Contourner les consignes
« J’ai toujours dessiné. J’adorais l’option artistique que je suivais en secondaire à l’école Decroly. Mon grand jeu, c’était de contourner les consignes, j’ai l’impression que c’est un peu pareil avec la musique. Dans un morceau, il y a toujours une idée de format et de thème, il faut que tu remplisses quelques contraintes mais en les contournant… C’est ma manière de travailler de manière générale et je me rends compte que plus j’avance, plus c’est ça. Je ne pensais pas faire de la musique de manière professionnelle et puis en fait si. Cela faisait quelques années que je le savais, j’ai commencé l’histoire de l’art à l’ULB et j’ai arrêté après deux ou trois mois, même si j’aimais trop, je passais plus de temps à faire de la musique chez moi qu’aller au cours. Je me suis dit que l’histoire de l’art n’allait pas bouger, que je pourrais encore l’étudier ensuite, alors que mon énergie musicale, il ne fallait pas que je la loupe. »
Un truc mignon
« Je me suis toujours sentie soutenue en Belgique, par les artistes belges. Je trouve qu’il y a une vraie énergie de groupe – cela ne veut pas dire qu’on va se faire des barbecues et des featurings tous ensemble. Mais si on se croise, c’est toujours bienveillant, il y a un truc mignon… J’ai aussi été accueillie par les artistes français. Cela m’a beaucoup étonnée. On était en confinement, j’avais sorti quelques chansons depuis ma chambre, le monde était très bizarre et sur Internet, je voyais les noms de ceux qui partageaient mes chansons, c’était fou. Je pense que cela a été le premier déclic, qui m’a fait me sentir un peu plus légitime. Et c’était un gros coup de pouce, ils m’ont apporté de la visibilité et ils m’ont aussi fait connaître auprès de leur public. »

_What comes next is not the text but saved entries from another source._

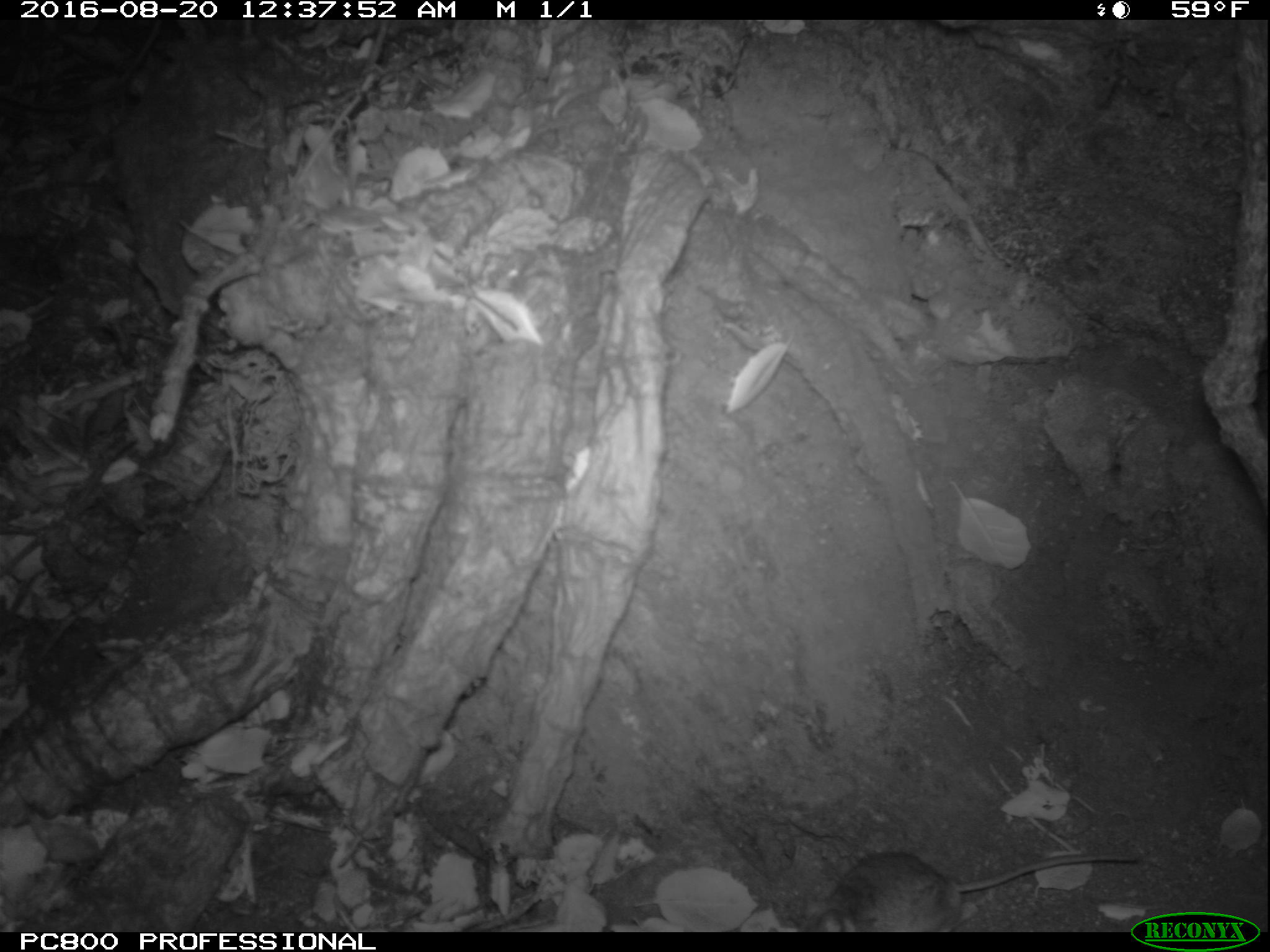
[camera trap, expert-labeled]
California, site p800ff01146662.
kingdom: Animalia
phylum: Chordata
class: Mammalia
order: Rodentia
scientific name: Rodentia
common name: rodent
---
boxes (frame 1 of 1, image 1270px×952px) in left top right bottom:
rodent: 812 849 1138 932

J’achète beaucoup en friperie et je recycle souvent les vêtements de ma mère, des vieilles pièces qui ont 30 ans et n’ont pas bougé.
La mode belge
« Je ne la connaissais pas avant de travailler avec Stéphanie Anspach, qui a sa marque éponyme. Elle est seule aux commandes, se démène, met la qualité du produit au-dessus de tout, je trouve sa mentalité belle. Grâce à elle, j’ai découvert des noms dans la mode que je ne connaissais pas. Quand je peux, en promo, je mets des vêtements de Stéphanie, je trouve son projet touchant. Sinon, je ne m’y connais pas vraiment. J’achète beaucoup en friperie et je recycle souvent les vêtements de ma mère, des vieilles pièces qui ont 30 ans et n’ont pas bougé, qui sont intemporelles. Ma garde-robe, c’est donc un peu Vinted et un peu ma mère. »
Un look, une histoire
« Au quotidien, j’adore m’habiller, me maquiller, tester des coiffures. Mais en promo, j’ai eu tendance à faire confiance aux spécialistes et souvent, cela ne me ressemblait pas, je ne me reconnaissais pas. J’essaie donc d’apprendre. Ce qui me fait du bien, je m’en rends compte, ce sont les gens, surtout les meufs archinaturelles en shooting, pas trop maquillées, habillées comme tous les jours. J’ai alors l’impression que je vois la personne pour de vrai. C’est ce vers quoi je tends. Même si j’adore me déguiser et me dire: « On fait un full glam »… Il faut pourtant rester cohérente: être à mort déguisée et le lendemain en pyjama, cela ne va pas, et en même temps, c’est un peu ça, ma personnalité. »
Influences artistiques
« Barbara – je m’étais perdue sur Internet et j’étais tombée sur elle, j’avais l’impression d’avoir découvert un truc secret! Les Beatles aussi, cela a été une énorme claque, mon père les a beaucoup écoutés, il est ultrafan. Et récemment, j’ai eu une période Strokes, cela m’a fait du bien, je trouve qu’il y a une musicalité très complexe et poussée, un peu à l’opposé du côté rock énergique et crado, cela les rend intéressants. Sinon, pour le moment, j’écoute en boucle Blouse, de l’artiste américaine Clairo, que je trouve très sensible. On sent que la chanson est en même temps complexe et intime. Je la trouve sincère, cela pourrait être un mémo vocal de l’artiste sur son téléphone, ce n’est pas trop produit, pas trop construit, on dirait que c’est un cri du coeur. Et c’est très beau. »
La fine équipe
« Pour le prochain EP, je travaille avec les trois personnes sur lesquelles je compte le plus et avec qui j’ai créé la plupart de mes visuels: Jason Destrait au graphisme et Roxane Diamand ou Daniil Zozulya à la photo. Ils sont ultratalentueux. Je les ai rencontrés en bossant et j’ai construit une amitié avec chacun d’eux, on se connaît, on connaît nos goûts et on se pousse les uns les autres. C’est un travail très organique, naturel, avec chacun nos impulsions. »
La légitimité
« Cela ne fait pas très longtemps que je me sens légitime. Avec mes premières chansons, je ne me sentais ni chanteuse ni compositrice ni autrice. Puis le public et les médias m’ont dit: « Tu es chanteuse », c’est le retour des autres qui vous définit. Je ne considère pourtant pas que je suis une artiste mais plutôt que je fais quelque chose qui me fait du bien, pour lequel j’aime me casser la tête et si je peux faire ressentir des émotions aux gens, c’est un bonheur partagé. »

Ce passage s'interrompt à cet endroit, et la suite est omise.